Firing at a moving car is strongly discouraged by training mandated for full-time officers in the state.
It typically takes months or years for police shooting videos to be released in South Carolina. However, Florence Mayor Stephen Wukela said “the whole incident is troubled” and asked his police department to release the video in an effort to be as open with the public as possible about the encounter.
Wukela and Florence’s police chief also immediately sought to clear the city of responsibility, saying the officer with Constable Christopher Bachochin and a second officer who came to help did not fire.
The video “speaks for itself,” Wukela said.
The driver of the car was identified as Brandon Fludd, according to CBS affiliate WBTW-TV.
The two body cameras worn by the officers and a dashboard camera show the officers pulling a man over. After asking for his information, they tell him to get out of his car because they smell marijuana. As he refuses and argues with them, Bachochin slowly walks around the back of the car. The driver takes a drag from his cigarette and puts his car in reverse. By that time, Bachochin is standing beside the car.
Bachochin, who is white, is seen quickly taking a few steps back from the driver’s side of the car and firing several shots. One of the police officers was on the passenger’s side. The car hits a police cruiser, pauses then drives away.
“Yeah. That (obscenity) about ran me over,” Bachochin said, after another officer asked if he was OK.
Bachochin later said he was worried the car was going to swing around and hit one of the officers. An officer who searched the car says on a video that no weapon was found.
The State Law Enforcement Division is investigating the shooting. The agency also helps create training requirements for full-time officers in South Carolina. It says there’s almost never a reason to fire on a moving car if an officer can step out of the way because it’s a hard target to hit, a wounded driver could lose control and bullets could strike others nearby.
Constables are volunteer officers who get less than a fifth of the training that regular police officers get. Instead of being trained by state police, they take about 85 hours of classes at local community colleges, said Thom Berry, a spokesman for the state law enforcement agency.
Constables can be armed, but lack arrest power under South Carolina law unless working under the supervision of a law enforcement agency, Berry said.
Bachochin was riding along with the Florence officer to keep his certification up to date, Wukela said. The constable did not return a message left at a phone listing for him.

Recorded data
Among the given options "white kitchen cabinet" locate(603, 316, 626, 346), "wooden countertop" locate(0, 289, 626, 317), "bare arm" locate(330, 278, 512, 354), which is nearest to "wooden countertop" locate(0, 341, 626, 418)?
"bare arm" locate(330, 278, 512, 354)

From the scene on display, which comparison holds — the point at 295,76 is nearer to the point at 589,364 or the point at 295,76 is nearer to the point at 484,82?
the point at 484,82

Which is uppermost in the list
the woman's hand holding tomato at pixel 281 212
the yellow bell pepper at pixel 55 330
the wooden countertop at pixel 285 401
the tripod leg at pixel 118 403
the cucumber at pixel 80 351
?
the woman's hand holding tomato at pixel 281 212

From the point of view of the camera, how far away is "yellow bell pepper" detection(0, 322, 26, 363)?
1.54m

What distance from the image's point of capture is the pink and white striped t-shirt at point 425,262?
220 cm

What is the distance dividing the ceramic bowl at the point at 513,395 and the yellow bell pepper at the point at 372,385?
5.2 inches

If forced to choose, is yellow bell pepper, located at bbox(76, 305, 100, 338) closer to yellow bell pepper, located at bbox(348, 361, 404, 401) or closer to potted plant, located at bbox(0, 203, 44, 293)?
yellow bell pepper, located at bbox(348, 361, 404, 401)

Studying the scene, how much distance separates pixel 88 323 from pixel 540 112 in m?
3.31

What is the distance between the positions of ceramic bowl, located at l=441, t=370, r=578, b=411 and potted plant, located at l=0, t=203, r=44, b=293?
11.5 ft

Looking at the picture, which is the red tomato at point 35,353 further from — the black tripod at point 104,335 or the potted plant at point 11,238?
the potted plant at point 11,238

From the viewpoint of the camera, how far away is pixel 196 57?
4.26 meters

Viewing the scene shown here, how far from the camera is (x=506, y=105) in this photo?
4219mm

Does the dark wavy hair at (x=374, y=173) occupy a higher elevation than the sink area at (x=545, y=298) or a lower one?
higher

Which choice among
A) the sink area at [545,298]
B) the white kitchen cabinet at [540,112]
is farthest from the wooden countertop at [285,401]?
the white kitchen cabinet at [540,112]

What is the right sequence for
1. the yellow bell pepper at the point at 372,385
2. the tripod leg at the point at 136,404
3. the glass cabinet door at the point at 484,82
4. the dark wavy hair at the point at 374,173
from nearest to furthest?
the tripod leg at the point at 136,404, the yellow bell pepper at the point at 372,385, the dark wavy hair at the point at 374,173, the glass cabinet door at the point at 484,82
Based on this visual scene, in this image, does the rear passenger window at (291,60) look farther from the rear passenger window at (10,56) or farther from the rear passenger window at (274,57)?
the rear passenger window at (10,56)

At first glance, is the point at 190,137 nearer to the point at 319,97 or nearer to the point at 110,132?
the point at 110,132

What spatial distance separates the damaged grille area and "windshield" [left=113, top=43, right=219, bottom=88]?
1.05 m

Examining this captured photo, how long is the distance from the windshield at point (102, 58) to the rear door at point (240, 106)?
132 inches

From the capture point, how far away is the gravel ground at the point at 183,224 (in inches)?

WHAT YOU WILL DO:
- A) Reproduce verbatim the portion of the news article about the Florence shooting between "The State Law Enforcement Division" and "agency, Berry said.", inclusive.
- B) According to the news article about the Florence shooting, how many hours of classes do constables take at local community colleges?
- C) Continue the news article about the Florence shooting from its final sentence.

ANSWERS:
- A)
The State Law Enforcement Division is investigating the shooting. The agency also helps create training requirements for full-time officers in South Carolina. It says there’s almost never a reason to fire on a moving car if an officer can step out of the way because it’s a hard target to hit, a wounded driver could lose control and bullets could strike others nearby.
Constables are volunteer officers who get less than a fifth of the training that regular police officers get. Instead of being trained by state police, they take about 85 hours of classes at local community colleges, said Thom Berry, a spokesman for the state law enforcement agency.
Constables can be armed, but lack arrest power under South Carolina law unless working under the supervision of a law enforcement agency, Berry said.

- B) About 85 hours.

- C)
The officers pulled the driver over after he briefly went left of center, according to the videos. The driver said he had just bought the car and didn’t have a permanent license plate.
Florence County Solicitor Ed Clements said it was likely the wounded driver would at least face charges of failing to stop for police.
Because of a conflict of interest, Clements said he would let the state attorney general’s office decide whether to prosecute Bachochin once the State Law Enforcement Division investigation into the shooting is finished.
The prosecutor said he didn’t want to say if it looked like the shooting was justified or not, because he has turned the case over to someone else.
“The best thing for me to do now is to keep my feelings to myself,” Clements told The Associated Press.
“Possible conflicts or an appearance of a conflict of interest need to be avoided to ensure fairness and confidence in the process,” Clements told WBTW-TV. “We have connections on both sides of this situation so the AG will handle this. They have put a lot of study recently into officer-involved shootings and are well equipped to deal with this.”
Police shooting videos typically aren’t made public in South Carolina until cases go to trial or are resolved or prosecutors decide not to charge the officers. Clements said he wished the city would have waited.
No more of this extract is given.